• _Task instructions_:
Could every line below be transcribed exactly, with the pictures dropped?

• _Supplied data_:
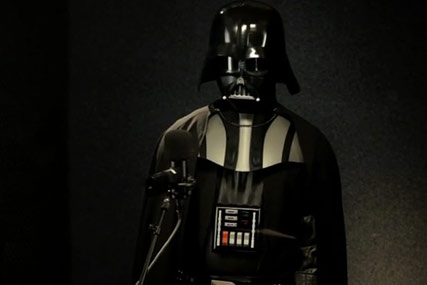 TomTom: agency-hunting system offers Dark Vader-voiced directions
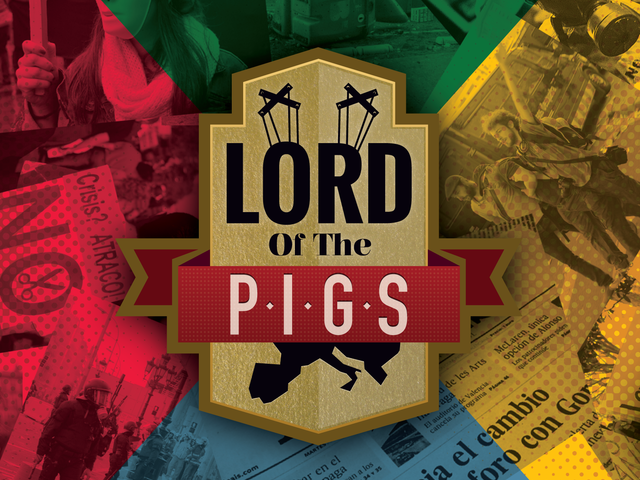 The Lord of the P.I.G.S. Bild 1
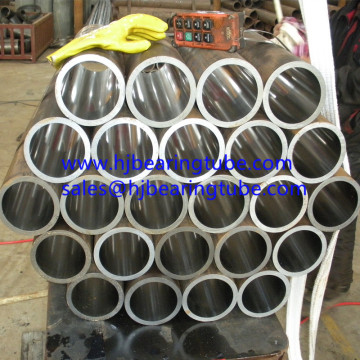 Honed Hydraulic Cylinder Steel Tube for Bulldozer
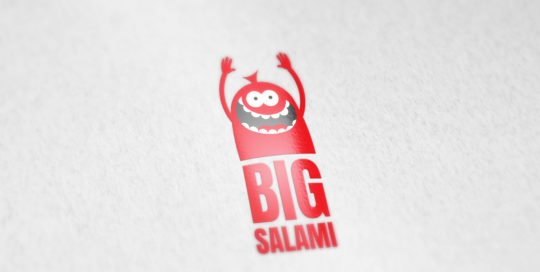 Big Salami logo on paper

• _Reply_:
 TomTom: agency-hunting system offers Dark Vader-voiced directions
 The Lord of the P.I.G.S. Bild 1
 Honed Hydraulic Cylinder Steel Tube for Bulldozer
 Big Salami logo on paper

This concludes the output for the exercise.